Getoonde tekst »
-=-=-=-=-

Hoe verder met de KvK?We bespreken de perikelen met de KvK. Naar aanleiding van het afhaken van [naam 10] volgt er een gesprek over een eventuele lijmpoging tussen de twee ‘kampen’ en over het standpunt van de KvK. [naam 11] stelt voor om met de twee groepen samen naar de Kamer van Koophandel te gaan. [naam 12] legt uit dat dit geen enkele zin heeft. De Kamer wil een verklaring van recht zien anders schrijft ze niemand in. We besluiten voorlopig geen nieuwe opgaven van intredende bestuursleden te doen. [naam 12] treedt daarom niet tussentijds af. (…)”
5.9
[naam 1] e.a. hebben vervolgens op 25 september 2021 opnieuw aan de Kamer van Koophandel gevraagd benoemingsbesluiten in te schrijven en na weigering daarvan wegens het ontbreken van een verklaring van recht in deze procedure opnieuw de (rechts)vraag aan de orde gesteld of de Kamer van Koophandel een verklaring voor recht mag verlangen om te kunnen toetsen of rechtsgeldige besluiten tot benoeming zijn genomen. Zoals uit het voorgaande volgt was het voor [naam 1] e.a. ten tijde van het instellen van het beroep genoegzaam duidelijk dat dit beroep geen enkele kans van slagen had. Dat aan elke opgave een andere ledenvergadering en een andere benoeming ten grondslag ligt, maakt dat niet anders, omdat de problematiek steeds hetzelfde blijft, zoals het College ook al eerder heeft overwogen.

-=-=-=-=-

Gegevens voor analyse »
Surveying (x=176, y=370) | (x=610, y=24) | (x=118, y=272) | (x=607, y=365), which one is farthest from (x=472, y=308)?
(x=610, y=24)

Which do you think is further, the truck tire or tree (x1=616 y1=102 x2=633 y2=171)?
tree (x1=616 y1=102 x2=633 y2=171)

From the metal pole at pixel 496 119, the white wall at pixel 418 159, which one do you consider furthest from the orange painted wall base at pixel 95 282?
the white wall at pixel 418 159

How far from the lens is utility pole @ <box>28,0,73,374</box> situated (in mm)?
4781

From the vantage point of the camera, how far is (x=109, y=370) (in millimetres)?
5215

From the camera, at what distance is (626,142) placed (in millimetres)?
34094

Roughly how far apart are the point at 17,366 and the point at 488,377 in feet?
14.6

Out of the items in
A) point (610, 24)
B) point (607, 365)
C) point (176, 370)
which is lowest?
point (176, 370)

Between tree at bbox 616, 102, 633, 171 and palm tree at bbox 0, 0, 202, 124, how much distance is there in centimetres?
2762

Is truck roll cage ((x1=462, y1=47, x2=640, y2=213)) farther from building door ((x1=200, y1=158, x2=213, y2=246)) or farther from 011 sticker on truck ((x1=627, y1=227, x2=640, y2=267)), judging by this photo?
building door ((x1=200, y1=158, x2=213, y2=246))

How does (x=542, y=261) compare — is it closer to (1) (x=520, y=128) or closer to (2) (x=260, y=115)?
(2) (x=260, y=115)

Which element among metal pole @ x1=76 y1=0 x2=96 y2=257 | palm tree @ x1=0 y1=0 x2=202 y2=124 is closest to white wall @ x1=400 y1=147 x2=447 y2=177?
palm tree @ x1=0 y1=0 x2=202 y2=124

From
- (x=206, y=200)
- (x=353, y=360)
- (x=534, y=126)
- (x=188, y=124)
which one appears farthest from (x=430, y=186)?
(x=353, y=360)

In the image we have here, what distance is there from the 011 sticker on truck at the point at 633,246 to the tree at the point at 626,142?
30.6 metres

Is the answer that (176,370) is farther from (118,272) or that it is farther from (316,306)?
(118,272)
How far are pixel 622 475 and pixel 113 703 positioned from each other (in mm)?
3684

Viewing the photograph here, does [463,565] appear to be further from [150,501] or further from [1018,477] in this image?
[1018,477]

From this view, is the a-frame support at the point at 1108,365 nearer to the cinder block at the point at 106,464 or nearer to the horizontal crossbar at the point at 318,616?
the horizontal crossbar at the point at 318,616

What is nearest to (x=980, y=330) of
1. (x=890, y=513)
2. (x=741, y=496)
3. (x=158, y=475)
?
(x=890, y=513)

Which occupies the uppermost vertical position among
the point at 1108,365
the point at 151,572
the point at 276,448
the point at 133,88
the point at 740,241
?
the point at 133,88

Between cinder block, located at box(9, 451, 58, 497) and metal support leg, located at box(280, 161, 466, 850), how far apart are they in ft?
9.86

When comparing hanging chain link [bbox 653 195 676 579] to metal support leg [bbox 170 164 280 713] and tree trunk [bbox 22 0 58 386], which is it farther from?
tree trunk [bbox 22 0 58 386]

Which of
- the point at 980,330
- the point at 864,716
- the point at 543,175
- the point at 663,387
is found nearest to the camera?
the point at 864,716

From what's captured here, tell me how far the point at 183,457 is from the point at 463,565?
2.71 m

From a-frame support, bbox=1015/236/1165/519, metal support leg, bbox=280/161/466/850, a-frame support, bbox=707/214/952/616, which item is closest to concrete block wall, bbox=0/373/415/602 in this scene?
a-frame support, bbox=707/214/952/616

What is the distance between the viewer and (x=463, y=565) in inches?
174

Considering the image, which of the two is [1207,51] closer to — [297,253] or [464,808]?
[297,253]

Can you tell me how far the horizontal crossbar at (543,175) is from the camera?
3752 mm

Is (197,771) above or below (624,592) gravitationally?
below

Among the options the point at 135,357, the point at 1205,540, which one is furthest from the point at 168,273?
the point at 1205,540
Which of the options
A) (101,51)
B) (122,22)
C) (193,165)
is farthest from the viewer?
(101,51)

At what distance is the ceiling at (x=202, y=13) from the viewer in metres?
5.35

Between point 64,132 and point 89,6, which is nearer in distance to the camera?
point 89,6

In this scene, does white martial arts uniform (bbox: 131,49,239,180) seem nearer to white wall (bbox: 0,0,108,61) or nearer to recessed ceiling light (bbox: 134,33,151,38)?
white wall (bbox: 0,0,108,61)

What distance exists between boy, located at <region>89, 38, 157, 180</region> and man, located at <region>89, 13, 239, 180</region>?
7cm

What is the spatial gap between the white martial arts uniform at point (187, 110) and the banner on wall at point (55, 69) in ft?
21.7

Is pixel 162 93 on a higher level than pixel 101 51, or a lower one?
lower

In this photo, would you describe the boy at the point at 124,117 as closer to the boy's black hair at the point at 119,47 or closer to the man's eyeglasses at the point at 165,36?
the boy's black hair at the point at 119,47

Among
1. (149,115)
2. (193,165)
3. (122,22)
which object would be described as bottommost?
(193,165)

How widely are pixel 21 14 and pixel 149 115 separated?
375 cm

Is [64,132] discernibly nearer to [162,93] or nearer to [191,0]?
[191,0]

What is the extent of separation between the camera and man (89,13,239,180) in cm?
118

-=-=-=-=-

Vragen bij tekst »
1. Beantwoord de volgende vragen aan de hand van de tekst over de Kamer van Koophandel.
(a) Wat stelt [naam 11] voor?
(b) Wat wordt er voorlopig besloten over opgaven van intredende bestuursleden?
(c) Op welke datum vroegen [naam 1] e.a. de Kamer van Koophandel opnieuw om benoemingsbesluiten in te schrijven?
2. Vertaal deze zin uit de tekst over de Kamer van Koophandel in het Engels: "De Kamer wil een verklaring van recht zien anders schrijft ze niemand in."
3. Ga verder met de tekst over het geschil met de Kamer van Koophandel, aansluitend op de laatste zin.

Antwoorden per opdracht »
1.
(a) Om met de twee groepen samen naar de Kamer van Koophandel te gaan.
(b) Er worden voorlopig geen nieuwe opgaven van intredende bestuursleden gedaan.
(c) Op 25 september 2021.

2. The Chamber wants to see a declaratory judgment; otherwise it will not register anyone.

3.
6.1
Uit de hiervoor beschreven gang van zaken volgt niet anders dan dat het [naam 1] e.a. in deze procedure niet daadwerkelijk te doen is om het verkrijgen van duidelijkheid over hun rechtspositie. Het was [naam 1] e.a. vanaf de uitspraak van het College van 28 april 2020 al duidelijk dat en waarom een verklaring voor recht van de civiele rechter mag worden verlangd. Uit het vonnis van de civiele rechter van 26 augustus 2020 volgt dat die vordering niet tegen de Kamer van Koophandel kan worden ingesteld maar moet zijn gericht tegen de bij de rechtsverhouding betrokkenen. Niet is gebleken dat [naam 1] e.a. hebben geprobeerd om aldus bij de civiele rechter een verklaring voor recht te verkrijgen. Zij kiezen er ondanks de – hiervoor weergegeven – herhaalde uitspraken van het College, steeds voor de Kamer van Koophandel te confronteren met een niet onderbouwde opgave onder het verzoek om over te gaan tot inschrijving in het handelsregister en daarover vervolgens bij de bestuursrechter te procederen, terwijl zij weten dat dit geen enkele kans van slagen heeft. Hieruit volgt dat [naam 1] e.a. de bevoegdheid om beroep in te stellen zodanig evident hebben aangewend zonder redelijk doel of voor een ander doel dan waarvoor die bevoegdheid is gegeven, dat het aanwenden van die bevoegdheid blijk geeft van kwade trouw. [naam 1] e.a. hebben hiermee misbruik gemaakt van hun bevoegdheid beroep tegen het bestreden besluit in te stellen.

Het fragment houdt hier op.